Voltar pra minha terra natal me dá a
oportunidade de lançar um novo olhar sobre a minha cultura. Coisas que antes
eram super normais, cotidianas e despercebidas de repente saltam os olhos. Este
é um momento interessante, que eu faço questão de não deixar passar em branco.
O que tem chamado bastante minha atenção recentemente é como a crescente
violência em Salvador tem transformado o comportamento das pessoas. Até meus
amigos mais relaxados e tranquilões estão virando uma pilha de nervos. Isso me
assusta enormemente. Outra mudança de comportamento que eu observei (já de
muuuuuuuito tempo, mas agora está demais) é que pra se proteger um pouquinho
que seja da violência, os Soteropolitanos abrem de mão de cada vez mais
direitos, de cada vez mais liberdades.

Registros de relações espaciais
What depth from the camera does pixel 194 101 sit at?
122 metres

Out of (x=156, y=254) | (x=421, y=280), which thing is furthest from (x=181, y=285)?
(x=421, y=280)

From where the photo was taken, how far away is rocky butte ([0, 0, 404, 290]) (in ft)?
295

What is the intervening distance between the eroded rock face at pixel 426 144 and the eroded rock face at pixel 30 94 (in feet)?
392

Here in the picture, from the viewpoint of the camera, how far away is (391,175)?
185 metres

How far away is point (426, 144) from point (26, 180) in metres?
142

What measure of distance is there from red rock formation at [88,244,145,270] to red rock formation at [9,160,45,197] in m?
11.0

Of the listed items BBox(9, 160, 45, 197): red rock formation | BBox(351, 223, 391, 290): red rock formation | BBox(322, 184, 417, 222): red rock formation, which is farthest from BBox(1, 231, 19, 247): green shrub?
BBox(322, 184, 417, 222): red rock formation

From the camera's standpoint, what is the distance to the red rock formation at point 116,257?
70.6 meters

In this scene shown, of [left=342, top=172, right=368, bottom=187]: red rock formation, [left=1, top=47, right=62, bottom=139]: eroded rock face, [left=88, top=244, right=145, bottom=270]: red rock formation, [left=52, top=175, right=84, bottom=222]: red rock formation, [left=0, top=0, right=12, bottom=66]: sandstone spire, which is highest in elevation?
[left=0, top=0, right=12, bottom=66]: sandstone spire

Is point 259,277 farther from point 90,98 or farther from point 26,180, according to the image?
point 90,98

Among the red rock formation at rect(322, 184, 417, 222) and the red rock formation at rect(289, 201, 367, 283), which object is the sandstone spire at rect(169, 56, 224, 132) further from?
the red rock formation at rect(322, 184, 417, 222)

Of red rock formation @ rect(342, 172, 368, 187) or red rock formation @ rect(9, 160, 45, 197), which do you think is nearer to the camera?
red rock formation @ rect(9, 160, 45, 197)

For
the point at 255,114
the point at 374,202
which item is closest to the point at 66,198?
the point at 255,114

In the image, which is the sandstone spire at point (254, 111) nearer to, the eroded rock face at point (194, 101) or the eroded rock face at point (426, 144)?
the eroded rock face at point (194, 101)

Requisitos do exercício
1. Transcreva literalmente o trecho do texto sobre a violência em Salvador que vai de "O que tem chamado" a "vez mais liberdades.".
2. Dê seguimento ao texto sobre a violência em Salvador, começando logo após a última frase dele.

Respostas por tarefa
1.
O que tem chamado bastante minha atenção recentemente é como a crescente
violência em Salvador tem transformado o comportamento das pessoas. Até meus
amigos mais relaxados e tranquilões estão virando uma pilha de nervos. Isso me
assusta enormemente. Outra mudança de comportamento que eu observei (já de
muuuuuuuito tempo, mas agora está demais) é que pra se proteger um pouquinho
que seja da violência, os Soteropolitanos abrem de mão de cada vez mais
direitos, de cada vez mais liberdades.

2.
Exemplos: já faz tempo que a gente não
pode sacar quanto a gente quer de nosso próprio dinheiro nos caixas
eletrônicos. Pra evitar que seus clientes sejam completamente roubados, os
bancos instituiram limites de saques nessas máquinas. As operadoras de cartões
de crédito seguiram a moda e monitoram de perto as compras de seus associados.
Também bloqueiam seus cartões assim que uma atividade atípica é detectada.
Agora também já não se pode usar o celular dentro dos bancos para evitar que marginais
alertem seus comparsas do lado de fora do banco sobre quem sacou dinheiro.
Outro dia ouvi uma entrevista de um bambambam da polícia dando dicas de como
fazer pra sair vivo de um assalto. Me indignei! claro que eu entendo a lógica
de tudo isso. Claro que quando alguém é assaltado, depois de passado o susto da
situação, é um consolo saber que o bandido não vai poder raspar a sua conta.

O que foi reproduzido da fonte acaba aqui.